ABUJA: Nigeria’s President Goodluck Jonathan has ruled out the release of Boko Haram fighters in exchange for the freedom of more than 200 schoolgirls kidnapped by the militants a month ago.
Britain’s Africa minister Mark Simmonds, in Nigeria for talks about the international rescue mission, told reporters on Wednesday (Thursday in Manila) that he raised the issue with Jonathan during a meeting in Abuja.
“I did discuss this with the president and he made it very clear that there will be no negotiation with Boko Haram that involves a swap of abducted schoolgirls for prisoners”, he told reporters.
Boko Haram leader Abubakar Shekau suggested in a video released on Monday that he may be prepared to release the girls if Nigeria freed militants held in the country’s jails.
Interior Minister Abba Moro immediately rejected the plan, telling Agence France-Presse that the Islamist group, which has waged a deadly insurgency in northeast Nigeria since 2009, could not dictate terms.
A door appeared to have opened to discussions about the girls on Tuesday, when special duties minister Taminu Turaki indicated that the teenagers’ freedom could up for discussion.
Simmonds said Jonathan had now ruled that out, adding that the president was still prepared to fulfill his pledge of talking to the extremists about wider issues to end the violence.
International search and support
The rejection of a prisoner swap came as international powers ramped up the search effort, including with the use of US military surveillance drones and manned aircraft.
The Pentagon said it had deployed the robotic Global Hawk, which flies at high altitude, and the manned MC-12, a propeller plane heavily used in Afghanistan.
Both types of aircraft are “unarmed” and strictly being used for surveillance.

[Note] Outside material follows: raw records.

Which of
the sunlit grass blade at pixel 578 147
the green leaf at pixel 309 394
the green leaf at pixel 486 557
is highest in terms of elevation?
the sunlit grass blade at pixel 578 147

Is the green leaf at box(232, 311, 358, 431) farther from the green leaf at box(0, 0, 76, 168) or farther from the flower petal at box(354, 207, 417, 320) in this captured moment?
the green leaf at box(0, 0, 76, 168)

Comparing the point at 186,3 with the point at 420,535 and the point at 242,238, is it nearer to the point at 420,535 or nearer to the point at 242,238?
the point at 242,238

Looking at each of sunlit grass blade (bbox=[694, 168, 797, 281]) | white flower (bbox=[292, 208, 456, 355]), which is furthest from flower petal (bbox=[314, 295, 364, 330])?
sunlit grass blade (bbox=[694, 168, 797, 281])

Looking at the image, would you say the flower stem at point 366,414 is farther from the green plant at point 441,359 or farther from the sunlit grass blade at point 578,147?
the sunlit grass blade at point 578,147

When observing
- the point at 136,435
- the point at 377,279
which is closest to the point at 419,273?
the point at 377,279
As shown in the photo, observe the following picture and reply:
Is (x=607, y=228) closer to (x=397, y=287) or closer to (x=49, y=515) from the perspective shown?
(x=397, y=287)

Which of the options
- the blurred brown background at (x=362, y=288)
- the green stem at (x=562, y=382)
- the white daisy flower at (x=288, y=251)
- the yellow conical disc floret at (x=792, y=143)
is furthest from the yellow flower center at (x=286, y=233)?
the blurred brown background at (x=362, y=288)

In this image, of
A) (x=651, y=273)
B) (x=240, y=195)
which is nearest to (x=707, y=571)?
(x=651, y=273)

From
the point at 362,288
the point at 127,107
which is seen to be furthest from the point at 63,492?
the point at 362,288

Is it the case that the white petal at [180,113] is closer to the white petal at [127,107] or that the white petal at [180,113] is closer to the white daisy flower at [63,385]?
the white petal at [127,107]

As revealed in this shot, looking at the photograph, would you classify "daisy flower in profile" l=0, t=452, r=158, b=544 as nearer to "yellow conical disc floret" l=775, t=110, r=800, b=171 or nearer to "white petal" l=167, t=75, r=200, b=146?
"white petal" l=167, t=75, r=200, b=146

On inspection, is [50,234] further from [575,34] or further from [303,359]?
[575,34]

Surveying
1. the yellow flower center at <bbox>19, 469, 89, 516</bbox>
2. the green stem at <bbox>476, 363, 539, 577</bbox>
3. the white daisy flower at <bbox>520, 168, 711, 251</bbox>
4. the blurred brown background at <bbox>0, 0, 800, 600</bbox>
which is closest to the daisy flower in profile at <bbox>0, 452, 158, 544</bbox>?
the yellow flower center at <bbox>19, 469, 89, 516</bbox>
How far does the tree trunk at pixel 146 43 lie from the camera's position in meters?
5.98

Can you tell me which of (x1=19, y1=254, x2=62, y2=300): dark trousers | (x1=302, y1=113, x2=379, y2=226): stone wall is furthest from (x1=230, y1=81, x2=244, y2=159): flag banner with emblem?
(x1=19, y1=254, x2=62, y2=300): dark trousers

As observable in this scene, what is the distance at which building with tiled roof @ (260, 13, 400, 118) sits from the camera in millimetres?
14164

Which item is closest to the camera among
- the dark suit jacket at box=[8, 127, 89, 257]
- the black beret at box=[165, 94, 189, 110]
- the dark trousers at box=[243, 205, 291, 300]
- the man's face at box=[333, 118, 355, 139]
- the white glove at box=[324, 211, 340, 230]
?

However, the data is not yet being shared with the Nigerians because Washington is still working out an agreement to govern the sharing of intelligence, Colonel Steven Warren told reporters
Hawkish Republican Senator John McCain said the Pentagon should consider acting unilaterally and sending US special forces in to rescue the girls.
He mocked the capabilities of Nigeria’s military and said any special forces entry to deal with the Boko Haram “animals” should be done without their knowledge.
US military officials said privately that a rescue mission would be fraught with massive risks and dangers, and that it currently was not deemed an option.
In London, British Prime Minister David Cameron told parliament a Sentinel surveillance aircraft and a military team would be sent to Abuja to assist in the search.
France, Israel and China are also involved, with the hunt focused on the Sambisa forest area of Borno state, although there are fears the girls may have been split up and taken to neighboring Chad or Cameroon.
Worldwide interest has been growing in the plight of the missing girls after 276 teenagers were abducted from their school in the remote northeastern town of Chibok on April 14. A total of 223 are still missing.
Jonathan’s office said he had received “solidarity calls” from the prime ministers of Algeria, Abdelmalek Sellal, and Pakistan, Nawaz Sharif.
In Paris, President Francois Hollande’s office said the leaders of Benin, Cameroon, Niger and Chad would meet with Jonathan in the French capital on Saturday for a security summit.
Representatives from the European Union, Britain and the United States would also attend, the Elysee said.